[[ Records provided, beginning ]]

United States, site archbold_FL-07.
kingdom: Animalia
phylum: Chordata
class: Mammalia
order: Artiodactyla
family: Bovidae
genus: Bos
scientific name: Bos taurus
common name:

[[ Records provided, end ]]
[[ Records provided, beginning ]]

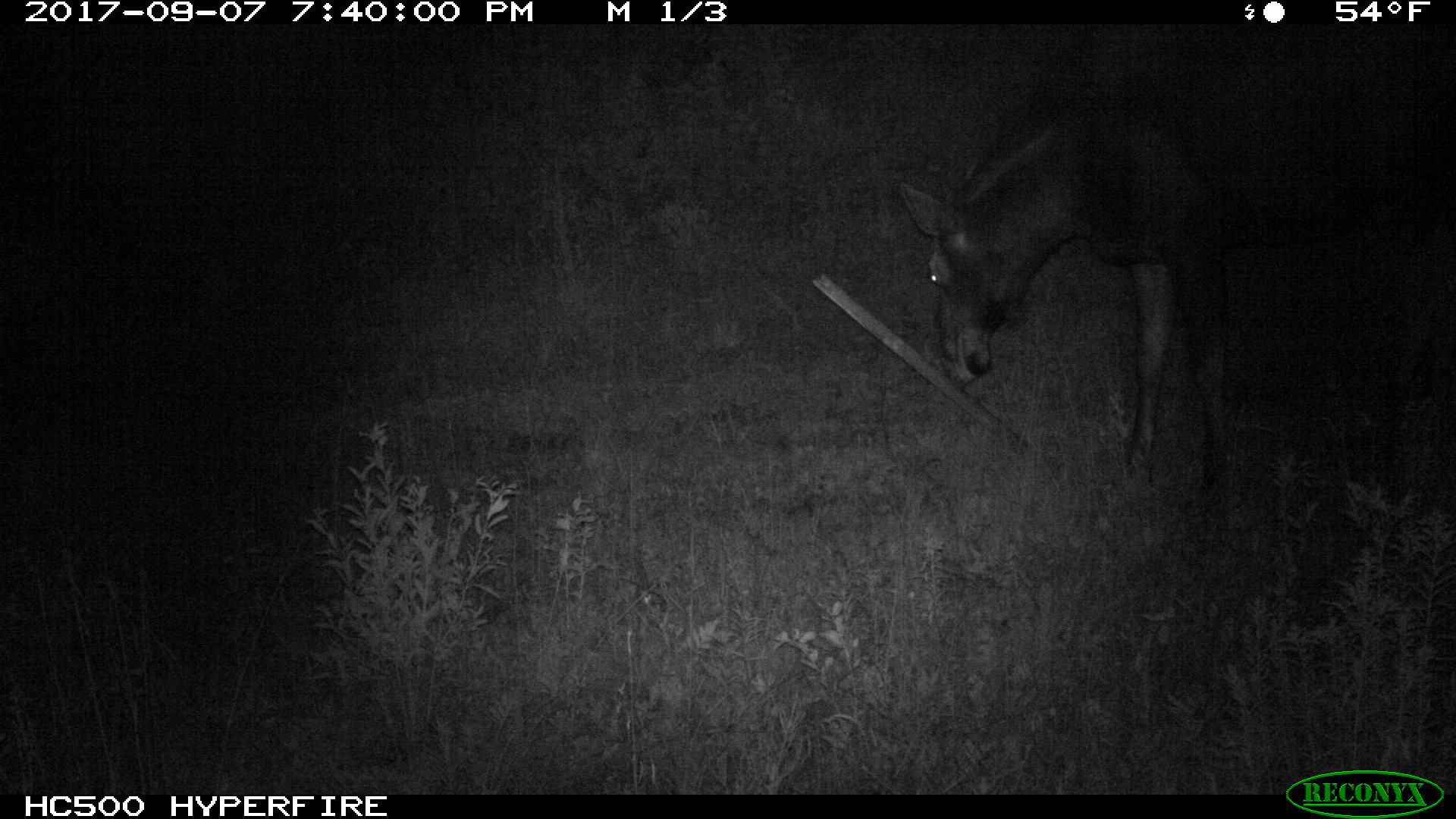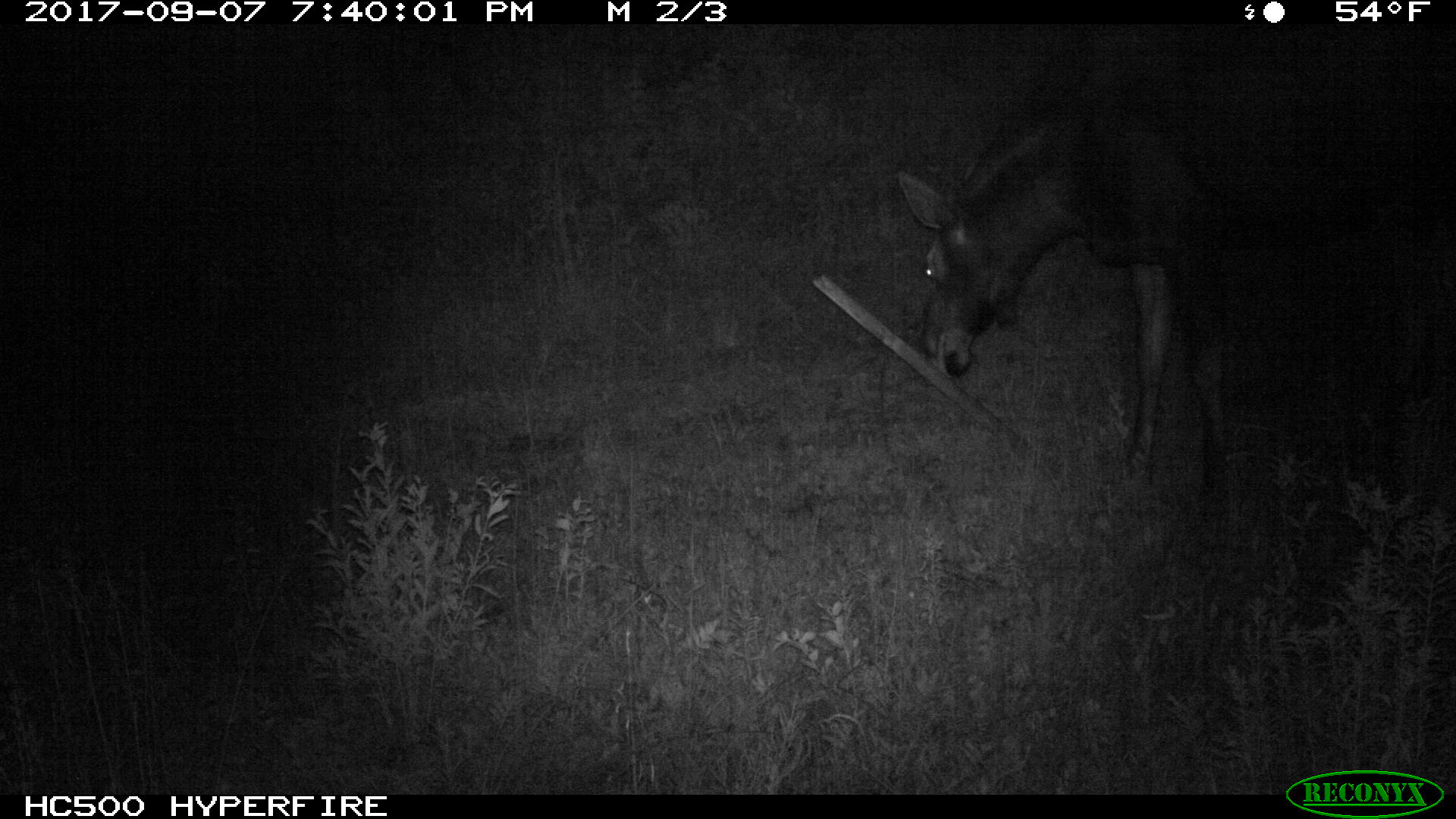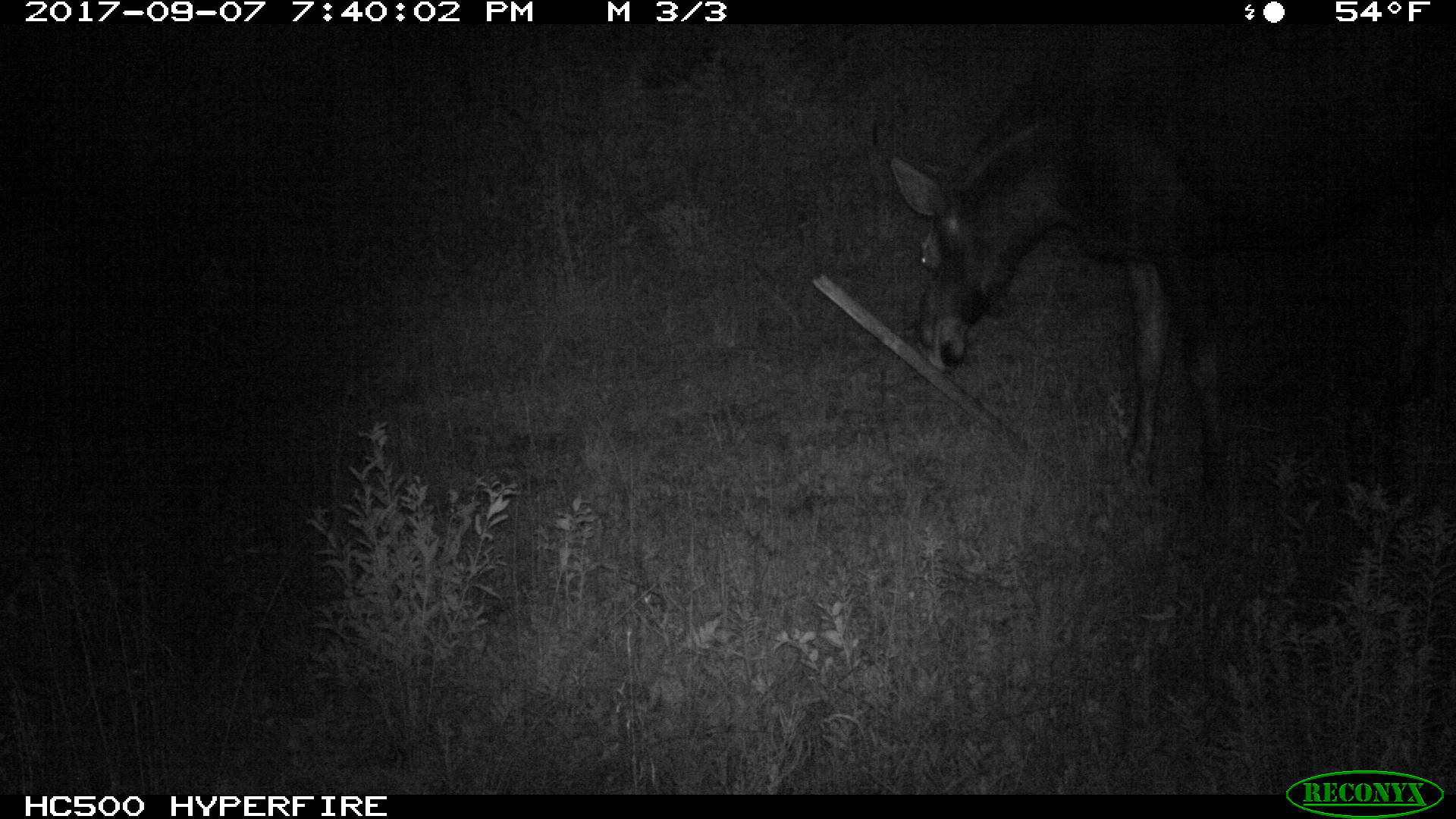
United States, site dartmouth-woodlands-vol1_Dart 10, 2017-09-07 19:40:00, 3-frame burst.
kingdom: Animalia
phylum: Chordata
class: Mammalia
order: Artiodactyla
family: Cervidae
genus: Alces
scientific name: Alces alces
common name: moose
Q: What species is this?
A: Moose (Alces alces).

[[ Records provided, end ]]

_Exercise prompt_
"United" is the string to look for; please copy every line of the records above where it appears.

_Result for this exercise_
United States, site archbold_FL-07.
United States, site dartmouth-woodlands-vol1_Dart 10, 2017-09-07 19:40:00, 3-frame burst.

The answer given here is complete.